>> begin Record set
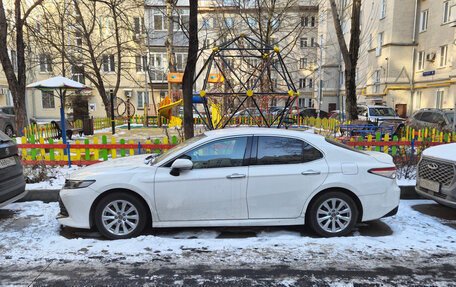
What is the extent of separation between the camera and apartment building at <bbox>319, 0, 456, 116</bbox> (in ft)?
74.7

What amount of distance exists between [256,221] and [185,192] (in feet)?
3.42

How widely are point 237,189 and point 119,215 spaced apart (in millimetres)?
1648

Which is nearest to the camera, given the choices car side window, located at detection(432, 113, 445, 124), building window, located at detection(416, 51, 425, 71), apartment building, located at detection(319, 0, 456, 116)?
car side window, located at detection(432, 113, 445, 124)

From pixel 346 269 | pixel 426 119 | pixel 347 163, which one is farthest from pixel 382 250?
pixel 426 119

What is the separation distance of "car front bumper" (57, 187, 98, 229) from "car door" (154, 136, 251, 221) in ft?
2.99

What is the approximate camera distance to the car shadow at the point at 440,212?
5121 mm

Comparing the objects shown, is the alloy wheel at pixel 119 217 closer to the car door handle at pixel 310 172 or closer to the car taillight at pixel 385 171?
the car door handle at pixel 310 172

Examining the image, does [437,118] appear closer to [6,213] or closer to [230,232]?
[230,232]

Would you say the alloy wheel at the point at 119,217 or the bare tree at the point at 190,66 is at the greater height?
the bare tree at the point at 190,66

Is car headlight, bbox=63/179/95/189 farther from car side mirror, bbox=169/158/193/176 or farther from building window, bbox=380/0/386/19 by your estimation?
building window, bbox=380/0/386/19

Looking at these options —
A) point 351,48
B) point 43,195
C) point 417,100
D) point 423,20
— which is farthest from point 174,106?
point 423,20

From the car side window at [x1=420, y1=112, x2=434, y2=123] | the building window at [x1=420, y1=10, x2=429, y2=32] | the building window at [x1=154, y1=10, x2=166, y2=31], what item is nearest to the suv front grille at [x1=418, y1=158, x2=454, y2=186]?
the car side window at [x1=420, y1=112, x2=434, y2=123]

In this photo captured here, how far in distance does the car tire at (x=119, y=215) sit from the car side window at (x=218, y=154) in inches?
>> end Record set
• **Problem to solve**: Without the pictures, write out the whole listing above exactly as it appears.

• **Solution to the problem**:
What is the extent of separation between the camera and apartment building at <bbox>319, 0, 456, 116</bbox> (in ft)?
74.7

What amount of distance exists between [256,221] and [185,192] (in feet)?
3.42

How widely are point 237,189 and point 119,215 spaced apart (in millimetres)?
1648

Which is nearest to the camera, given the choices car side window, located at detection(432, 113, 445, 124), building window, located at detection(416, 51, 425, 71), apartment building, located at detection(319, 0, 456, 116)?
car side window, located at detection(432, 113, 445, 124)

From pixel 346 269 | pixel 426 119 | pixel 347 163, which one is farthest from pixel 382 250?
pixel 426 119

What is the separation distance of "car front bumper" (57, 187, 98, 229) from "car door" (154, 136, 251, 221) in ft?
2.99

What is the approximate camera distance to the car shadow at the point at 440,212?
5121 mm

Comparing the objects shown, is the alloy wheel at pixel 119 217 closer to the car door handle at pixel 310 172 or closer to the car taillight at pixel 385 171?
the car door handle at pixel 310 172

Examining the image, does [437,118] appear closer to [6,213] or closer to [230,232]?
[230,232]

Would you say the alloy wheel at the point at 119,217 or the bare tree at the point at 190,66 is at the greater height?
the bare tree at the point at 190,66

Is car headlight, bbox=63/179/95/189 farther from car side mirror, bbox=169/158/193/176 or farther from building window, bbox=380/0/386/19 by your estimation?
building window, bbox=380/0/386/19

Looking at these options —
A) point 351,48
B) point 43,195
C) point 417,100
D) point 423,20
— which is farthest from point 174,106?
point 423,20

From the car side window at [x1=420, y1=112, x2=434, y2=123] | the building window at [x1=420, y1=10, x2=429, y2=32] | the building window at [x1=154, y1=10, x2=166, y2=31], what item is nearest to the suv front grille at [x1=418, y1=158, x2=454, y2=186]?
the car side window at [x1=420, y1=112, x2=434, y2=123]

In this photo captured here, how far in distance does the car tire at (x=119, y=215) sit from the car side window at (x=218, y=154) in inches?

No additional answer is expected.